By trumpeting a tax on soda pop, AHA also led the charge in reducing the number of uninsured children in the state, a statistic that had dropped from 20 percent to less than seven percent in 2009. The soda-pop tax has provided a long-term, stable source of revenue for the Medicaid program that enabled this reduction to happen, Dr. Thompson said.

Additionally, AHA was instrumental in establishing a program that enhanced Medicaid reimbursements, and it fought for legislation that established a statewide trauma system in 2009.

“I think what we’re seeing is hospitals begin to develop and become trauma centers,” Robert “Bo” Ryall Jr., current CEO, said. “[This is] very important for Arkansas, because we lead the nation in highway fatalities. We’ve seen that number decrease already and as we move to the future, we’re going to see more hospitals become involved, more lives saved, and we’re going to have a bright future for the state of Arkansas.”

Strength of leadership

AHA’s leadership is well-respected and highly praised by its member providers.

“When I look back on the history, at least during my time, the history with the association, I’ve always had great respect for the leadership that we had, the top person, and the team that that person put together to make a strong leadership group for the association,” stated Russell D. Harrington Jr.,  president and CEO of Baptist Health System in Little Rock. “That’s the most important thing that an association can have, great leadership, and we really enjoy that in Arkansas.”

Acording to Tom Harbuck, executive vice president of Jefferson Regional Medical Center in Pine Bluff, AHA played a vital role in implementing the Arkansas Health Information Exchange.

“One of the exciting features of the exchange is it’s going to really eliminate some of the barriers that had existed before between hospitals in sharing information,” Harbuck explained prior to the implementation. “We’re going to be able to use technology and move patient-centric information from one hospital to another in a secure environment and really stay centric to our goal of a better patient experience, improved quality of care, and gained efficiencies.”

Kristy Estrem, president of Mercy Hospital Berryville (formerly known as St.

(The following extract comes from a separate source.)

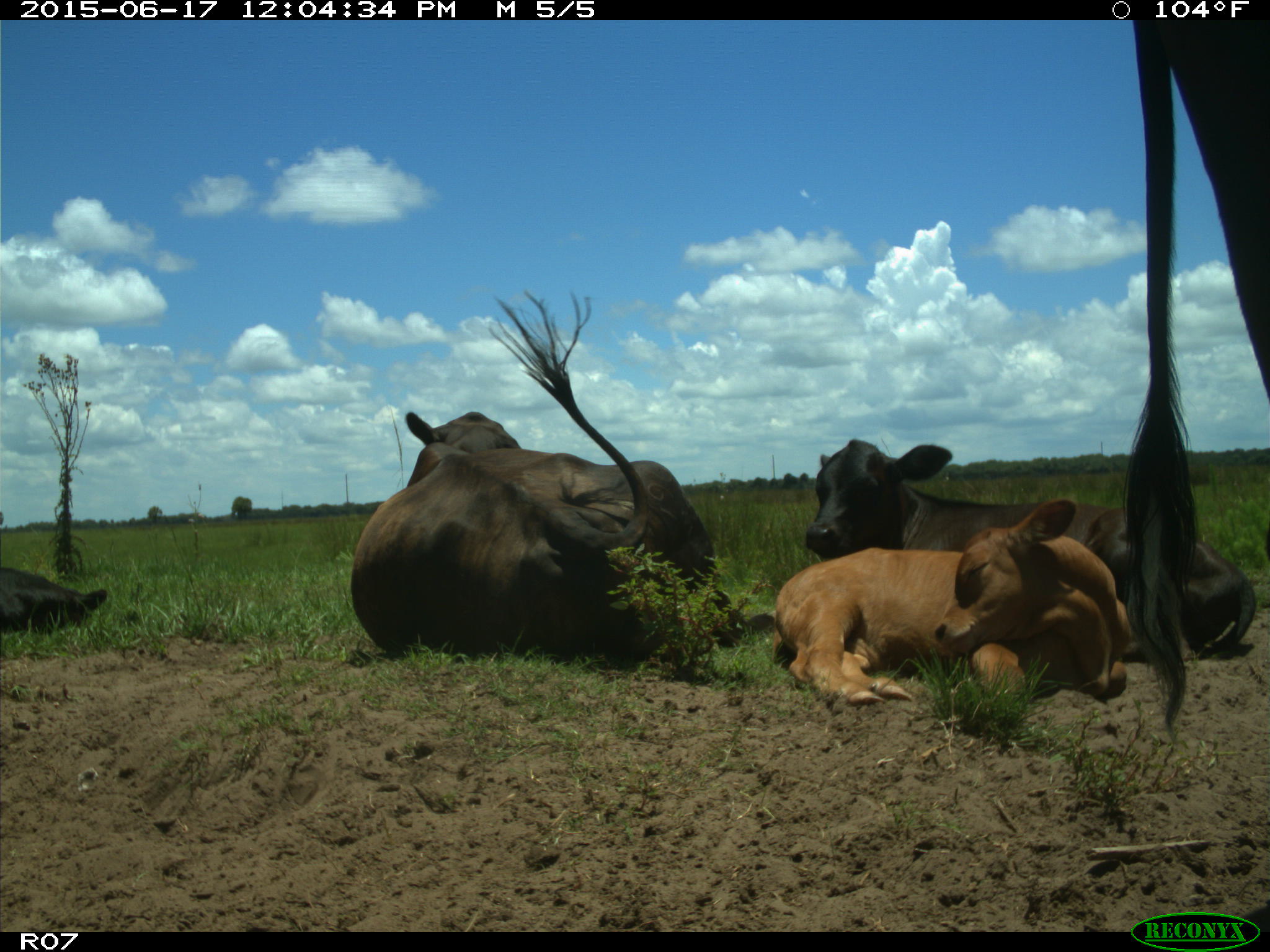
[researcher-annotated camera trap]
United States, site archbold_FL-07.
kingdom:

John’s Hospital), said the AHA leads the way in quality.

“Working and networking with the Arkansas Foundation for Medical Care,also Medicaid, they were able to have a program that provided incentives to hospitals who met certain quality thresholds and to be incentivized and have that availability to us is not only helpful to the hospitals, but it’s good for the patient,” she stated.

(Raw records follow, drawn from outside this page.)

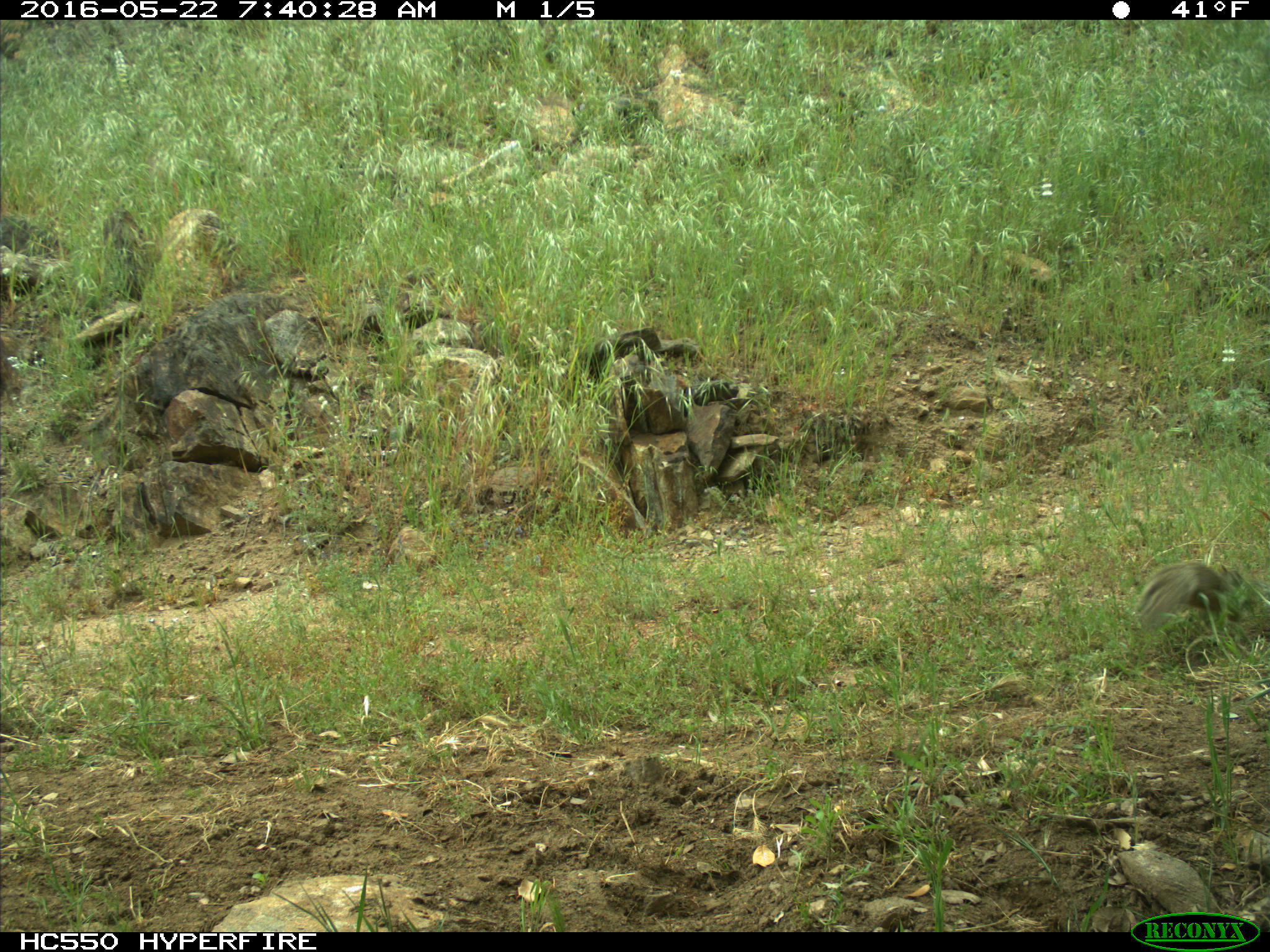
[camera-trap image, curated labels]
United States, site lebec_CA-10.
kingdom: Animalia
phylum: Chordata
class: Mammalia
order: Rodentia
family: Sciuridae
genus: Otospermophilus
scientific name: Otospermophilus beecheyi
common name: california ground squirrel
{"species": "Otospermophilus beecheyi (california ground squirrel)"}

Estrem added that AHA provides a unified core for the voices of rural and urban hospitals, helping them to join together to affect change statewide.

Involving membership in the future
In the video, Ryall candidly noted, “The rules and regulations are coming. And the devil is in the details. It will be over the next 10 years that the details will come out on healthcare reform and its true effect on hospitals.”

As a result, he feels that it’s important for the association to have good relations with the state’s congressional delegation in order to shape the regulations so they’re favorable to hospitals.

“The public is going to play an important role in healthcare reform,” Harbuck stated. “It’s going to play an important role in how we utilize technology. The advent of the smartphone is giving people access to information they’ve never had before, but likewise, we’re able to take these devices and put them in the hands of physicians, put them in the hands of nurses, and put them in the hands of clinicians that work in our environment and utilize this technology in a very mobile environment, in a very meaningful environment, and exchange information so that they have it at their hand, at their fingertips, at the time they need to care for that patient, at the time they need to make that decision, at the time that it’s most important. “

Matthews said AHA is no stronger than its membership as a whole.

“It is absolutely essential that every member hospital be involved and take part in AHA activities, have their say-so about what’s going on in the business, because we need every hospital to remain strong.”